Minutes later I had the full album playing in my studio and was absolutely enamored by the mysterious, sci-fi soundscapes of the record.  Best-absorbed in its entirety from start to finish – this is a concept record of infectious rhythms and strange sounds which successfully transport the listener to the “Weird World” Food alluded to in the Reader mix.  Long before the end of the album, I’d searched Discogs.com for a copy and phoned my local shop to order one for my library.

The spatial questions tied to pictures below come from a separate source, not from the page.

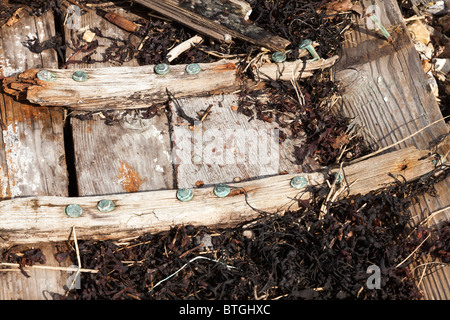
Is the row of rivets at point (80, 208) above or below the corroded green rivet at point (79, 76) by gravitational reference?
below

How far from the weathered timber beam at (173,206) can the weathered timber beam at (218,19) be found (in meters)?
1.22

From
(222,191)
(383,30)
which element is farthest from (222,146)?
(383,30)

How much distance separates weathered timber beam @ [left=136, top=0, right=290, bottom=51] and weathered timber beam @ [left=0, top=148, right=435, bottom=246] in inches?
48.2

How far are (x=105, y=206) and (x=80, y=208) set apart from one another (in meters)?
0.16

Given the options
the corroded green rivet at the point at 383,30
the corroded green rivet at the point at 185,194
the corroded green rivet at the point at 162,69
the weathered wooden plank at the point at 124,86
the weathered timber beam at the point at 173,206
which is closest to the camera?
the weathered timber beam at the point at 173,206

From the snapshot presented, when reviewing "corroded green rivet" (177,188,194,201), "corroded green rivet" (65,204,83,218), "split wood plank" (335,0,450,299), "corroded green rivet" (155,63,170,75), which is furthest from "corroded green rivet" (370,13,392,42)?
"corroded green rivet" (65,204,83,218)

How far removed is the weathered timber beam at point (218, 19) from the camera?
4551 millimetres

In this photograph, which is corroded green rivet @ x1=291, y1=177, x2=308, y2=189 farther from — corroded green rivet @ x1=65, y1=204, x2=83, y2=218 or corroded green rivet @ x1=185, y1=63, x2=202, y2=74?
corroded green rivet @ x1=65, y1=204, x2=83, y2=218

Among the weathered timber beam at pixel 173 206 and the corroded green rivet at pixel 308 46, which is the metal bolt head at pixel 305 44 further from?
the weathered timber beam at pixel 173 206

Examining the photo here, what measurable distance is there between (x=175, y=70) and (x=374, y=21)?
1.71 m

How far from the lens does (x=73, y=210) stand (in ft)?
12.2

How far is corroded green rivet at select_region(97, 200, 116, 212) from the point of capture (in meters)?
3.75

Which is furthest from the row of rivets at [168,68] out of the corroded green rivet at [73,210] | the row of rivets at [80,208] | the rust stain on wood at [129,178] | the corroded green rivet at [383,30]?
the corroded green rivet at [383,30]
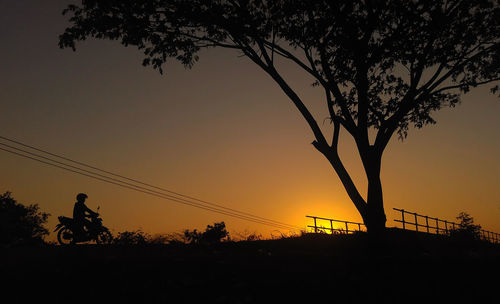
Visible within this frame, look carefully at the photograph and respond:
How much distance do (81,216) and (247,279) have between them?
331 inches

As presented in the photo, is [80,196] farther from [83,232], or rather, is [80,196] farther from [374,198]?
[374,198]

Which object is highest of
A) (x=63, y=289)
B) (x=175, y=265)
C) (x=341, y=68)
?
(x=341, y=68)

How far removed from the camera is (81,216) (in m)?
14.2

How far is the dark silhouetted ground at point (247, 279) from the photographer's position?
690cm

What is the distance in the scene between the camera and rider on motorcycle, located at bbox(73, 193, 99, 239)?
14070mm

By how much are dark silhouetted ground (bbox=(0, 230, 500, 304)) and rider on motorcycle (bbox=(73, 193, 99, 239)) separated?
3.38 metres

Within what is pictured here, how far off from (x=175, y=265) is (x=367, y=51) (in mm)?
9457

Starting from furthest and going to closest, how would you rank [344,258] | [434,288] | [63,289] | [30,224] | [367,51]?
[30,224] < [367,51] < [344,258] < [434,288] < [63,289]

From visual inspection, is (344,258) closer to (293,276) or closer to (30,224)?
(293,276)

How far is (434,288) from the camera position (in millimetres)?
7742

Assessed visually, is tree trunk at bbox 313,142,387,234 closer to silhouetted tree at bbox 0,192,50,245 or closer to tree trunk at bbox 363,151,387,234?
tree trunk at bbox 363,151,387,234

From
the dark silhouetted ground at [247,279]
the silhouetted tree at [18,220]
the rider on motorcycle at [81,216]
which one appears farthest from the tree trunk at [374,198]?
the silhouetted tree at [18,220]

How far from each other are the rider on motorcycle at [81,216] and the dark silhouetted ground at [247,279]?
11.1ft

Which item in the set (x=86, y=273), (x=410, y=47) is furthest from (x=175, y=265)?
(x=410, y=47)
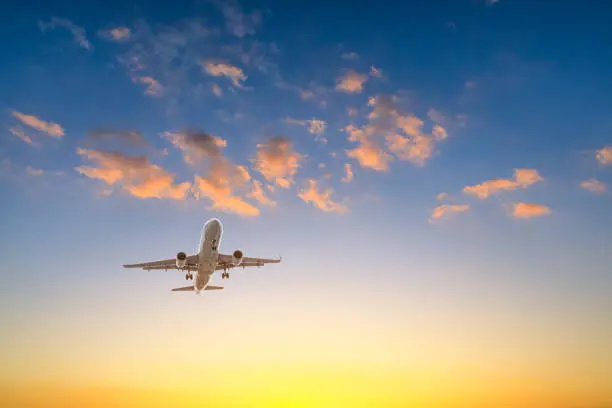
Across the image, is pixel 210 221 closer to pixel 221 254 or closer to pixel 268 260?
pixel 221 254

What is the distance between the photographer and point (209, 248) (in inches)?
3642

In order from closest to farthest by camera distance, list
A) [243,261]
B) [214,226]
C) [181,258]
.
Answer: [214,226] < [181,258] < [243,261]

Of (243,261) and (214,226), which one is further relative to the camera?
(243,261)

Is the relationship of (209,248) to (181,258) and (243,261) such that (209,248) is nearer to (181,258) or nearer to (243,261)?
(181,258)

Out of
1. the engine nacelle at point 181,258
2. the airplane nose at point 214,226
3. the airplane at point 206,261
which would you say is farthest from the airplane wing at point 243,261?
the airplane nose at point 214,226

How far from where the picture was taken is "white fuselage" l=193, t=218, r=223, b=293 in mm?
89562

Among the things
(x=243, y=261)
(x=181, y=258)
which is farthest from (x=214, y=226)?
(x=243, y=261)

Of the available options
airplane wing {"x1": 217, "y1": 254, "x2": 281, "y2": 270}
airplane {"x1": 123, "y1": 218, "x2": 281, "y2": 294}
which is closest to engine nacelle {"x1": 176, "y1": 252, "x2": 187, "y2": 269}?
airplane {"x1": 123, "y1": 218, "x2": 281, "y2": 294}

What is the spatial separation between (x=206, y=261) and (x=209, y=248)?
5.12 metres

The Search Engine is a 4LP set of 45RPM discs housed in a magnificent quad-gatefold sleeve.  True to DJ Food’s usual form, it features eye-popping artwork that is best-viewed in its proper 12″ format.

Search Engine 1

Search Engine 2

Search Engine 3

Search Engine 4

Search Engine 5

Discogs classifies the record as “Abstract, Breakbeat, Broken Beat, Downtempo, Experimental, Hip Hop, Leftfield music.” – effectively a mishmash of all my very favorite words.  Thank you, DJ Food for breaking me of my pretentious retomusical fanaticism, and for initiating me into the music of the now.

UPDATE: New findings reveal that the 17-minute mix is exclusive to the 2012 Record Store Day smokey psychedelic vinyl edition, limited to 1500 copies worldwide.  I’ve just tracked down a sealed copy and it’s on its way to me now.